ABOUT THIS TASK: Without the pictures, copy the entries below word for word.

(Records from a collection)
-- Opening Marker --

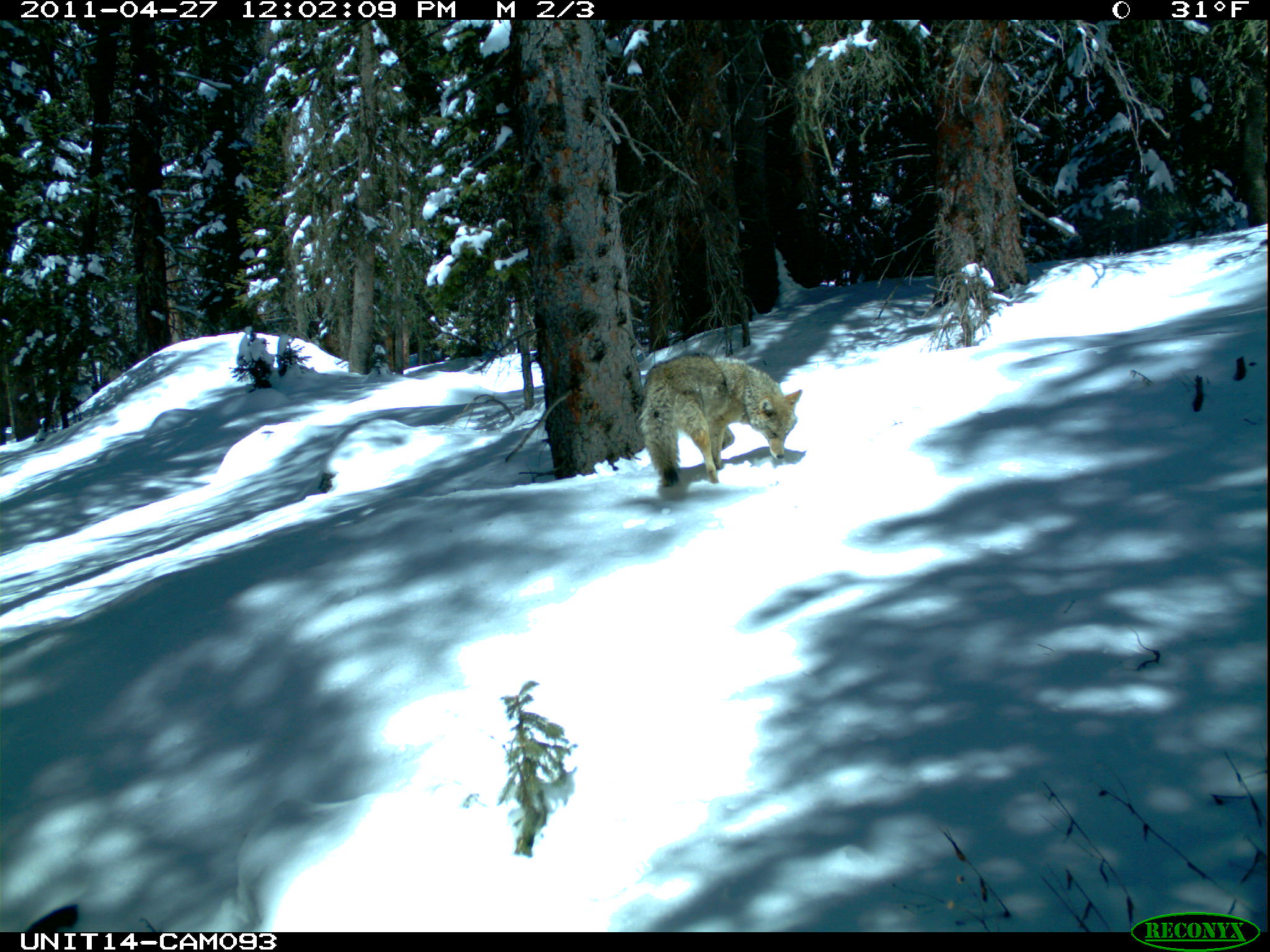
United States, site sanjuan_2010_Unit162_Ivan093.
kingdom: Animalia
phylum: Chordata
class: Mammalia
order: Carnivora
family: Canidae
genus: Canis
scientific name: Canis latrans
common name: coyote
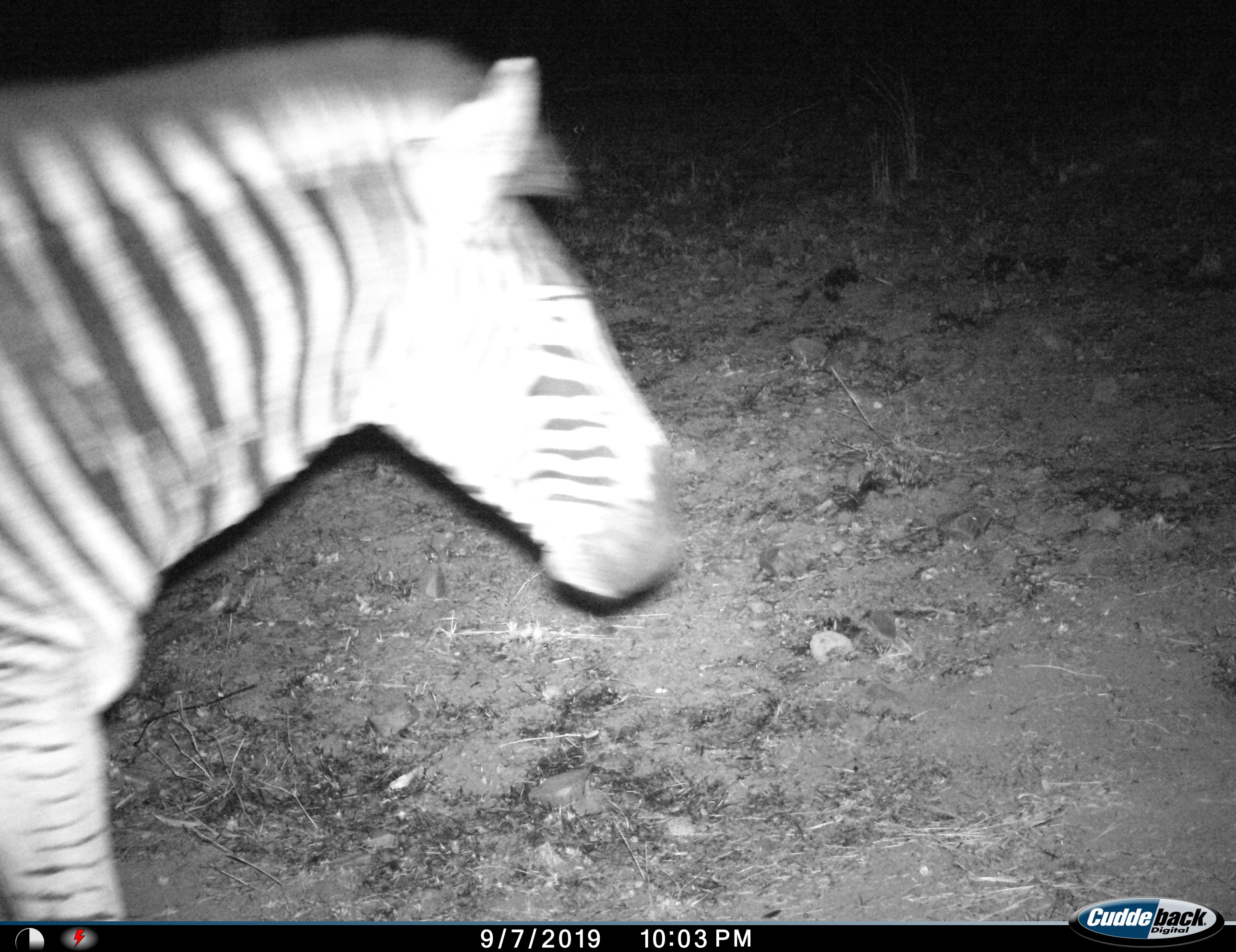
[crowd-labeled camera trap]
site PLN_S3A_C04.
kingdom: Animalia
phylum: Chordata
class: Mammalia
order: Perissodactyla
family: Equidae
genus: Equus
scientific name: Equus quagga burchellii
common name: burchell's zebra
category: zebraburchells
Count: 1.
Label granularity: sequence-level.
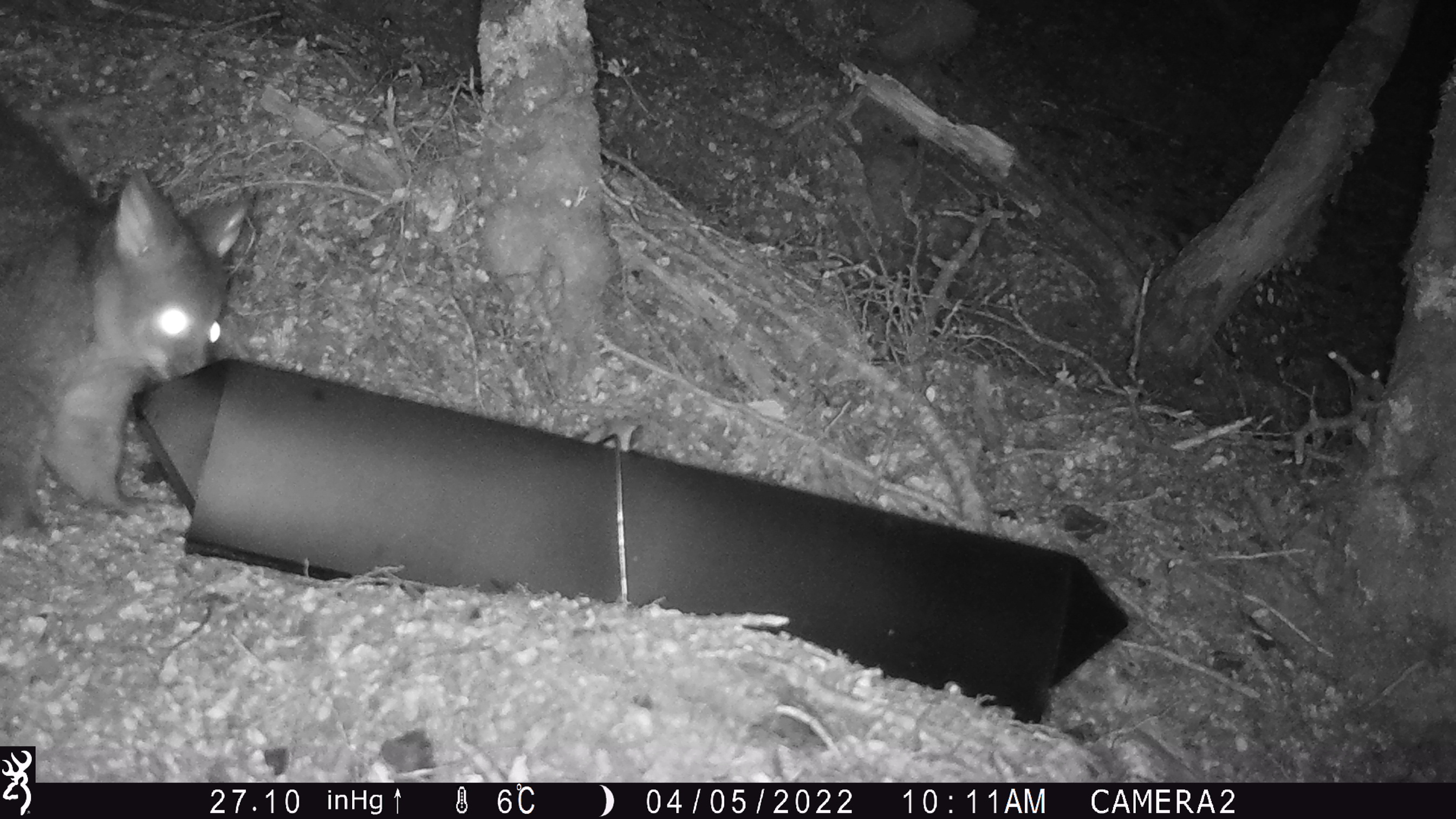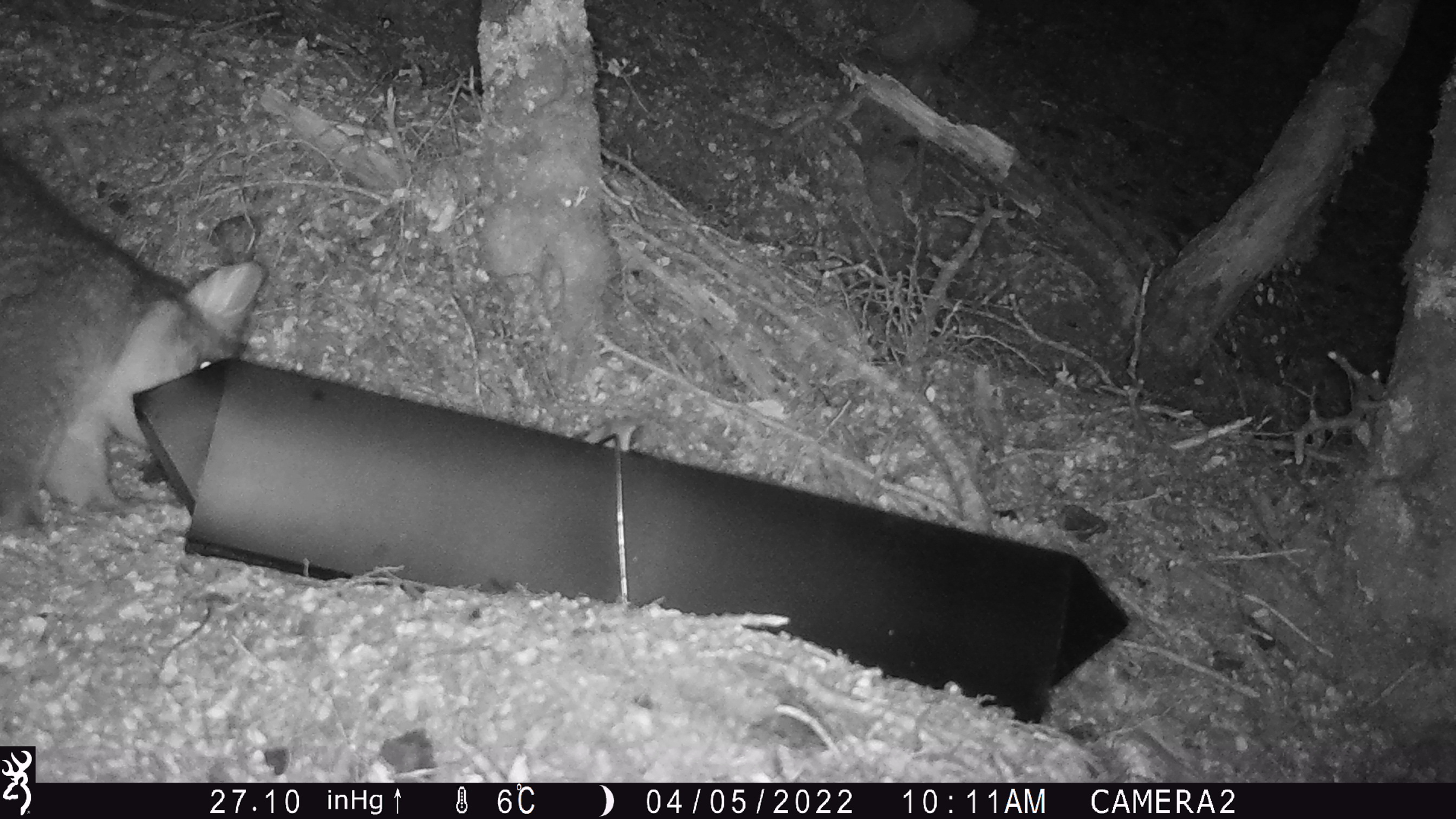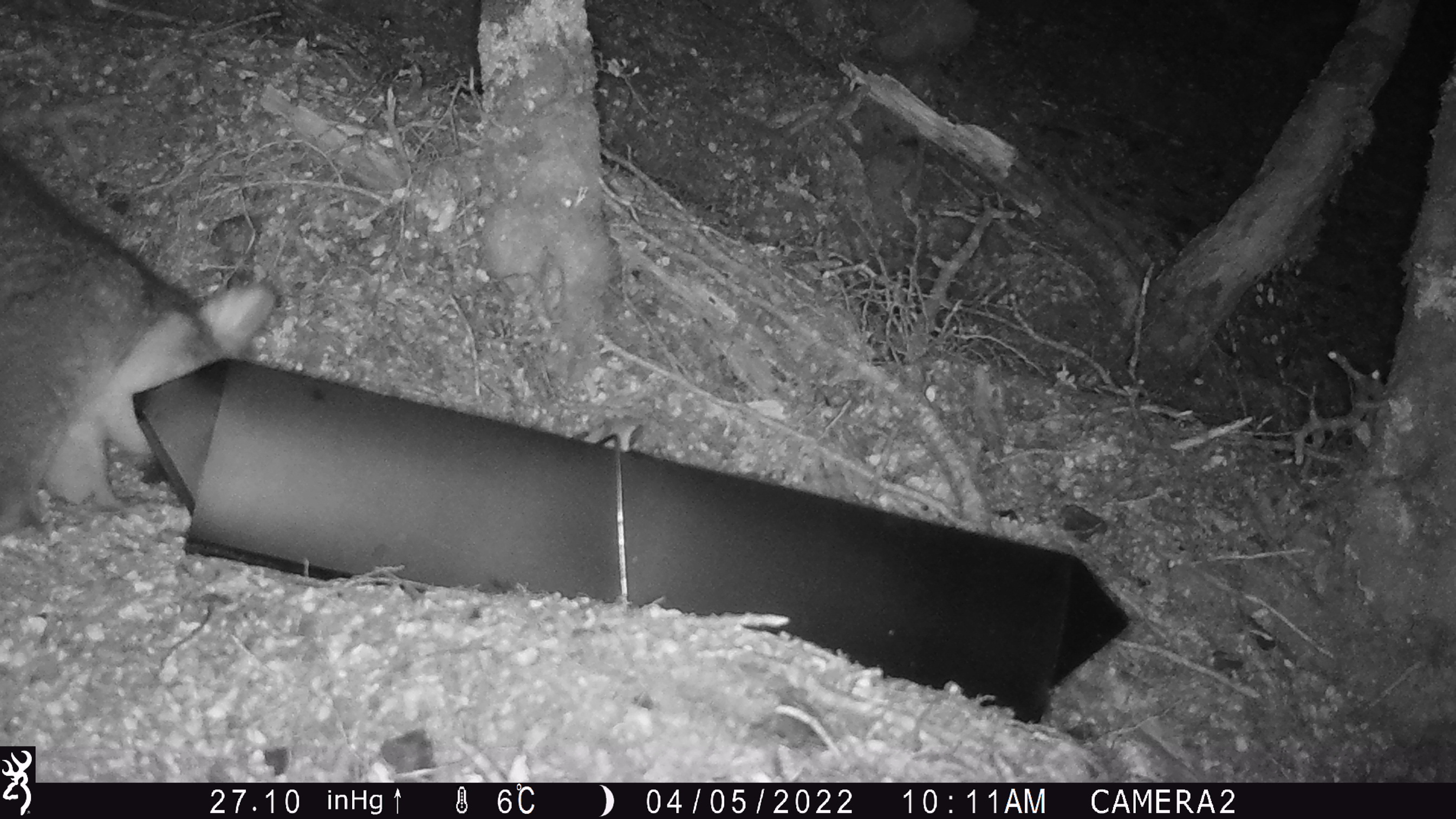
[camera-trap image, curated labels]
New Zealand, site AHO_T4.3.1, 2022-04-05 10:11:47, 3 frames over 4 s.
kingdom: Animalia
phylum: Chordata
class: Mammalia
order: Diprotodontia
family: Phalangeridae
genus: Trichosurus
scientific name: Trichosurus vulpecula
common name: common brushtail possum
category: possum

-- Closing Marker --

TASK SOLUTION:
United States, site sanjuan_2010_Unit162_Ivan093.
kingdom: Animalia
phylum: Chordata
class: Mammalia
order: Carnivora
family: Canidae
genus: Canis
scientific name: Canis latrans
common name: coyote
[crowd-labeled camera trap]
site PLN_S3A_C04.
kingdom: Animalia
phylum: Chordata
class: Mammalia
order: Perissodactyla
family: Equidae
genus: Equus
scientific name: Equus quagga burchellii
common name: burchell's zebra
category: zebraburchells
Count: 1.
Label granularity: sequence-level.
[camera-trap image, curated labels]
New Zealand, site AHO_T4.3.1, 2022-04-05 10:11:47, 3 frames over 4 s.
kingdom: Animalia
phylum: Chordata
class: Mammalia
order: Diprotodontia
family: Phalangeridae
genus: Trichosurus
scientific name: Trichosurus vulpecula
common name: common brushtail possum
category: possum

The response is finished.